**What you need to do:** Pick out every line in the entries below that contains the string "light" and copy each one. Case counts, so only a match with the same capitalization qualifies.

------------------------------------

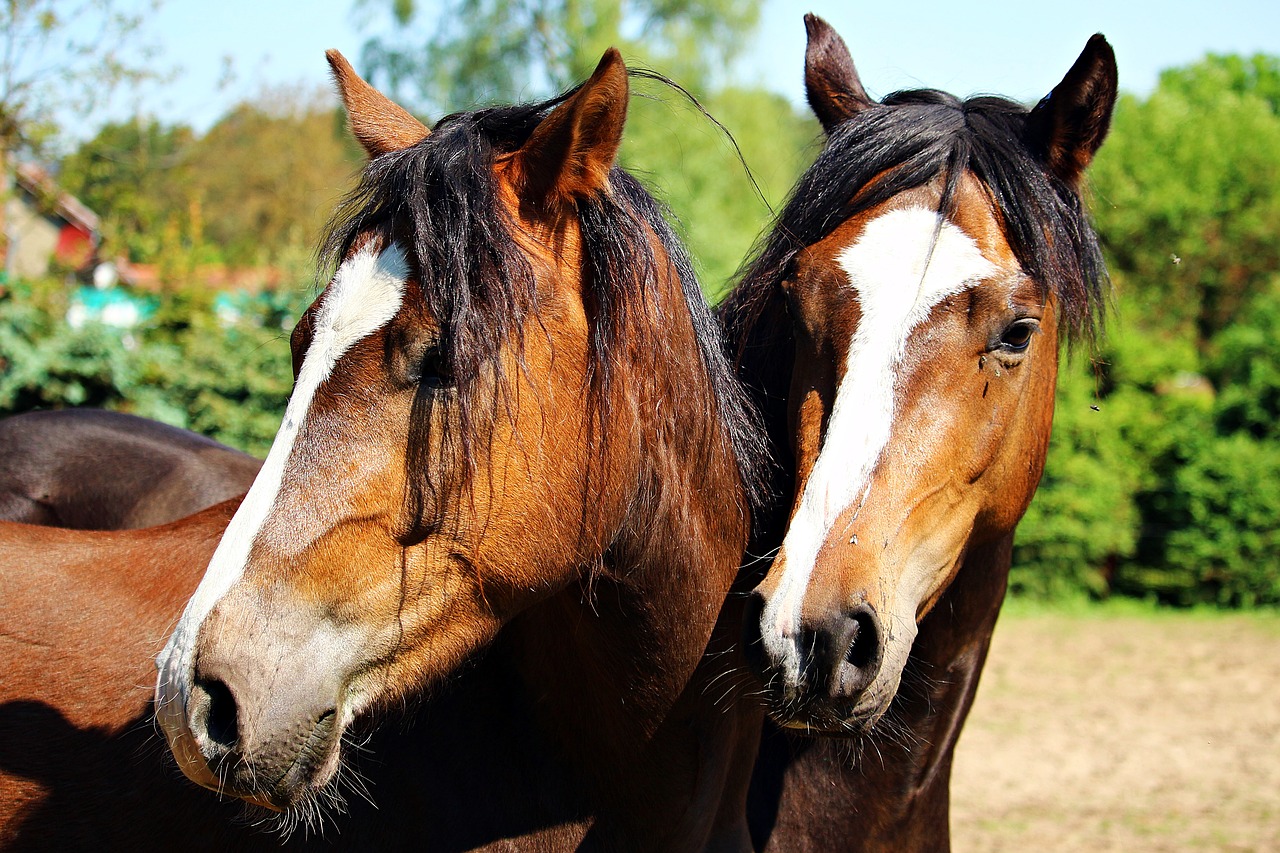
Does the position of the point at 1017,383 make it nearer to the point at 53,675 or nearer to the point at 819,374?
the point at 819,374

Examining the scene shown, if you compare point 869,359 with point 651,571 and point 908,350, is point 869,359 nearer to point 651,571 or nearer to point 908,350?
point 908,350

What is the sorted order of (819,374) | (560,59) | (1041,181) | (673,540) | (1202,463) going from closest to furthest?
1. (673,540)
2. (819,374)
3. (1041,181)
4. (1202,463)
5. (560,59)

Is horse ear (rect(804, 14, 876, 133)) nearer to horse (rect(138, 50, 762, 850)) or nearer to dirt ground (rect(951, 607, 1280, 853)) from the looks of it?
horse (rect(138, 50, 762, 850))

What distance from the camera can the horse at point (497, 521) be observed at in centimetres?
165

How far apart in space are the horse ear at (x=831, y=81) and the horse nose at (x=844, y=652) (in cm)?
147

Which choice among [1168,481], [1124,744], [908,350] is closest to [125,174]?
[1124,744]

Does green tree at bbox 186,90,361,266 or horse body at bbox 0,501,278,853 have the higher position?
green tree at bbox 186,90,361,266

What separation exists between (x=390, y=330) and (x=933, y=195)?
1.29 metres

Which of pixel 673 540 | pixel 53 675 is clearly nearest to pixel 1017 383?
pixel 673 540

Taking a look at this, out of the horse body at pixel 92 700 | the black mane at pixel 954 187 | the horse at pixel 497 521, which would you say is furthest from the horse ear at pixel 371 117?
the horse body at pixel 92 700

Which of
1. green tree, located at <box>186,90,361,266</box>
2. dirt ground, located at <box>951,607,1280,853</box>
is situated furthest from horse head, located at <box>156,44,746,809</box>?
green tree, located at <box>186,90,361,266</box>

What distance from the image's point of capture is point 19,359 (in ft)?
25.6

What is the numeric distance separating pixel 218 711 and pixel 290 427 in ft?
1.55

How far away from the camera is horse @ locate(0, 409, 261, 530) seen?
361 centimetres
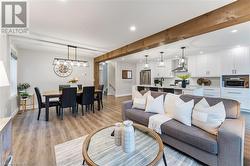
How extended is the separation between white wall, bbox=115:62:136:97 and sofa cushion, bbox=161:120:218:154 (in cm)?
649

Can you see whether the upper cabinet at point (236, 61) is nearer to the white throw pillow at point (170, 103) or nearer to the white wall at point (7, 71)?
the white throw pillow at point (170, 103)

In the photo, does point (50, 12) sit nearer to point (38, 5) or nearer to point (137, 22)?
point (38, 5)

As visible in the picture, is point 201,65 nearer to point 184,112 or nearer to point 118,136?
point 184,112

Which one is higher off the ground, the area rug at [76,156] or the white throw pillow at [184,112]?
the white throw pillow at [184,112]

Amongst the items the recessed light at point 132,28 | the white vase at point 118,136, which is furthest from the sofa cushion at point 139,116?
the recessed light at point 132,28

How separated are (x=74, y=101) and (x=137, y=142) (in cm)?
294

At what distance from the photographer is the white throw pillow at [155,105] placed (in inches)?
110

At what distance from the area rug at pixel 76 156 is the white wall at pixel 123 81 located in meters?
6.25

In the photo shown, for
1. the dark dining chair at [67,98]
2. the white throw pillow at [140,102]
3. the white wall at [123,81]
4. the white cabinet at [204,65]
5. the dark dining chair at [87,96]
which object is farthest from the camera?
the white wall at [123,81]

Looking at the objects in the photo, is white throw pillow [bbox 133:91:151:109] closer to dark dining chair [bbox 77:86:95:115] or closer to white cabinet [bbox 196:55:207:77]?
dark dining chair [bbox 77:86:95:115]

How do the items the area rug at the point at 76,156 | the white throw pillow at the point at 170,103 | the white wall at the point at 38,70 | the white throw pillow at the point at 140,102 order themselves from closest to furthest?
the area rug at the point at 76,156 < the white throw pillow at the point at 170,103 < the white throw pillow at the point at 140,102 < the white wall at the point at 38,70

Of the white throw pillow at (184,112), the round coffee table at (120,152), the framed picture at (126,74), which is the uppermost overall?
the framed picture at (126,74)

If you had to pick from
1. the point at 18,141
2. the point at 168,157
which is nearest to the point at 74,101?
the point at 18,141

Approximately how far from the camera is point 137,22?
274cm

------------------------------------

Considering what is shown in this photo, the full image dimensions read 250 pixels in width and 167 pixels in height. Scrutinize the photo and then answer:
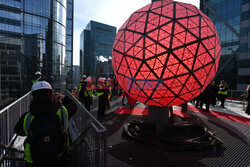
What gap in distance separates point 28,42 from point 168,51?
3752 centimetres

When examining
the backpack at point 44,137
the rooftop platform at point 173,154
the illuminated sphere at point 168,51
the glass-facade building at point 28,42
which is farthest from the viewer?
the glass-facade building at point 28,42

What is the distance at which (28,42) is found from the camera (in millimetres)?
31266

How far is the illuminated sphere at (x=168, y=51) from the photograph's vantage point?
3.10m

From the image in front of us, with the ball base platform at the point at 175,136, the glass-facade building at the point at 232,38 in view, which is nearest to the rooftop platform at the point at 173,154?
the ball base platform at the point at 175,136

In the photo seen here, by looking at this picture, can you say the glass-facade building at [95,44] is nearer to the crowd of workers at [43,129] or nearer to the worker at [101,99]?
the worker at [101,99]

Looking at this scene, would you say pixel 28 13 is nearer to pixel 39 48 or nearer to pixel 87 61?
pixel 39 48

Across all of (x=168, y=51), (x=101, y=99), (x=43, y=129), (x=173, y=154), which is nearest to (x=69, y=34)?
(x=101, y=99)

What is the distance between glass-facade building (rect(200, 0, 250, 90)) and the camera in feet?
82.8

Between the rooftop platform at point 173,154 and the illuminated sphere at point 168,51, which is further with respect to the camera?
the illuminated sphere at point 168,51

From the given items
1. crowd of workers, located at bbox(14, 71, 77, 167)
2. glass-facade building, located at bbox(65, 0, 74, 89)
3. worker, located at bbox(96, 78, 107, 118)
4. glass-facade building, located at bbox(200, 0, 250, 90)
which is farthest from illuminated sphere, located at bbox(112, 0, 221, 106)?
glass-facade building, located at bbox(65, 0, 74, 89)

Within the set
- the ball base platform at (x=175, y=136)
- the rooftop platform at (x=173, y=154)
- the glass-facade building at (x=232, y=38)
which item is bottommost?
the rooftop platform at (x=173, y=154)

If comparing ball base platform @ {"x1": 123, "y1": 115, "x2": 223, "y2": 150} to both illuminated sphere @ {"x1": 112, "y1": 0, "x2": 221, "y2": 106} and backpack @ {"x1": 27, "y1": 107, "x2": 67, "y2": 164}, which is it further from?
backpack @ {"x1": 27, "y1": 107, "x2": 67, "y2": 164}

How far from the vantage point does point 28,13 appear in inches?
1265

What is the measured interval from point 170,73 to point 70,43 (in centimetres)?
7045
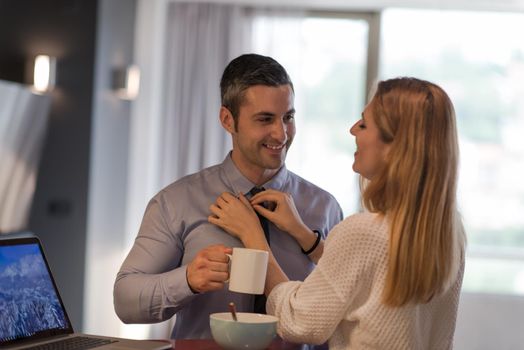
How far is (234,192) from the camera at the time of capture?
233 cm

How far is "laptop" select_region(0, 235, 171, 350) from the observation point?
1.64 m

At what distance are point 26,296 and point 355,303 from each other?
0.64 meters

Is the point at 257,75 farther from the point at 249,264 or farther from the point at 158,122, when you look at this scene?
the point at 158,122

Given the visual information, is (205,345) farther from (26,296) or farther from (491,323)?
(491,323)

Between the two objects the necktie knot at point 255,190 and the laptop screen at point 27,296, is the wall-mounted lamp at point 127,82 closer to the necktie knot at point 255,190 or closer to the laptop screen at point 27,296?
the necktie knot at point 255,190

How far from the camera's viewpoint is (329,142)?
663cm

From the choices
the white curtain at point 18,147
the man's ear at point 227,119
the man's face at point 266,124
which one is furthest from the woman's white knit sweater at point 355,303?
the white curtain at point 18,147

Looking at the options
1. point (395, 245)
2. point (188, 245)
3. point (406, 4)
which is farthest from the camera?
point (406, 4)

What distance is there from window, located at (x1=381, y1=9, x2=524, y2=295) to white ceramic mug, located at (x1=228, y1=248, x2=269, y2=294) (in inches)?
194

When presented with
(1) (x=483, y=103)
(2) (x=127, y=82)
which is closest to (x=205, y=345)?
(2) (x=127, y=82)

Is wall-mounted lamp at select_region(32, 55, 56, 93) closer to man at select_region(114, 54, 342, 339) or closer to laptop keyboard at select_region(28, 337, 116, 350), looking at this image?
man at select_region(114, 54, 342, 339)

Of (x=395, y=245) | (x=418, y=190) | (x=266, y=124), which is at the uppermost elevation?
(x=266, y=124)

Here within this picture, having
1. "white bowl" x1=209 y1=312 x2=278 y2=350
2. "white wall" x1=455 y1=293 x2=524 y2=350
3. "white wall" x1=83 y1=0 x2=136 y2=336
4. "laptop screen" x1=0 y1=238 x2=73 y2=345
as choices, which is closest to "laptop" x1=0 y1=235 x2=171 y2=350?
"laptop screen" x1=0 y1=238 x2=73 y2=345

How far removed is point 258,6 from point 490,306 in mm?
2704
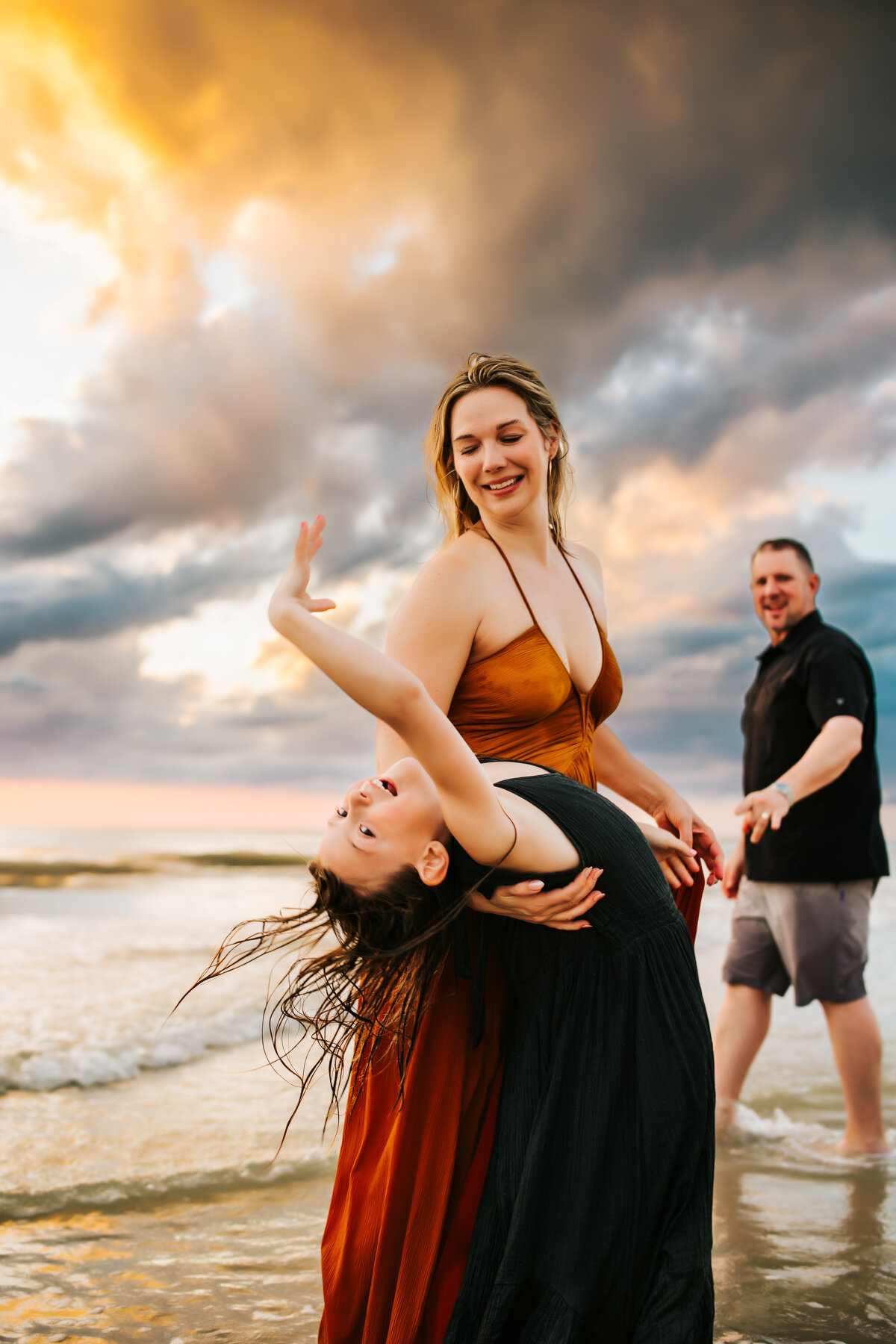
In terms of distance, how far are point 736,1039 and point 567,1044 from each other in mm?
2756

------------------------------------

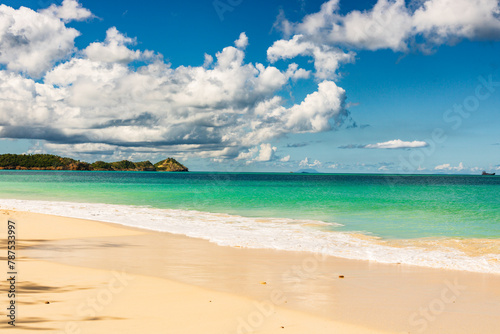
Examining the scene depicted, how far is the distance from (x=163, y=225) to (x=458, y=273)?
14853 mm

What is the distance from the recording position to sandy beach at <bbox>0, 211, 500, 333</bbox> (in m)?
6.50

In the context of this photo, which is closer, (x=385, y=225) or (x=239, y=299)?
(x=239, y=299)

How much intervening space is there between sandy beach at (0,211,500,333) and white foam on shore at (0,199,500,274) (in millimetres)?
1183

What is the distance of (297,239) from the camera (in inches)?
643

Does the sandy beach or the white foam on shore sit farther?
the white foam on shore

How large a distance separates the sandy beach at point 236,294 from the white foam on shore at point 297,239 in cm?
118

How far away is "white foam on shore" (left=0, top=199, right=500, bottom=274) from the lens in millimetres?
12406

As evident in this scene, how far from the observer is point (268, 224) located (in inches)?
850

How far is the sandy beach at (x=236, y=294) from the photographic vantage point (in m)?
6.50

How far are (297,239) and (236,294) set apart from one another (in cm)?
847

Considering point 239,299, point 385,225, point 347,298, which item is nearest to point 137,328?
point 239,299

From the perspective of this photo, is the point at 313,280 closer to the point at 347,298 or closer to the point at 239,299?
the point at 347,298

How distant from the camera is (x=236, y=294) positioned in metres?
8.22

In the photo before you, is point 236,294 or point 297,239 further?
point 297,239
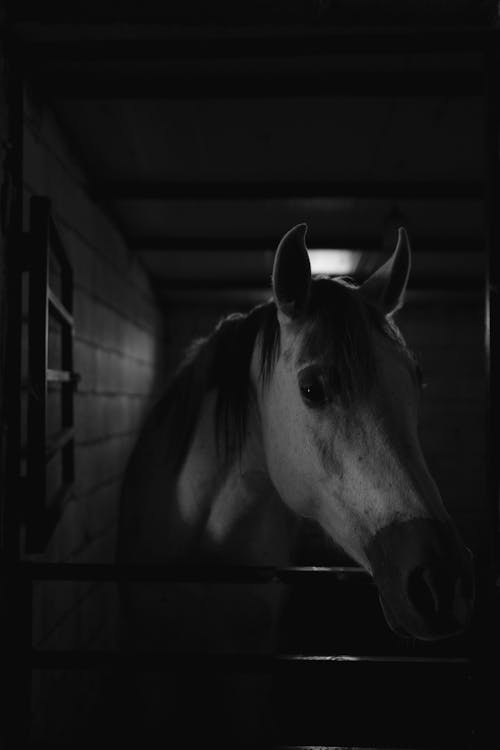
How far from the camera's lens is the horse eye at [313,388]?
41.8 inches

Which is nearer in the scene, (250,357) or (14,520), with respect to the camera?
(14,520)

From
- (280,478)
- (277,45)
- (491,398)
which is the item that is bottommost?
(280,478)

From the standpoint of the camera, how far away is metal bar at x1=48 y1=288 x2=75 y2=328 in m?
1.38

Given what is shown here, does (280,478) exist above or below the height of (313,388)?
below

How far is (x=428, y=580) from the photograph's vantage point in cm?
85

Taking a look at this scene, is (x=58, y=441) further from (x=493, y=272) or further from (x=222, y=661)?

------------------------------------

**Answer to this task:**
Amongst the items the recessed light at point 132,28 | the white vase at point 118,136, which is furthest from the sofa cushion at point 139,116?
the recessed light at point 132,28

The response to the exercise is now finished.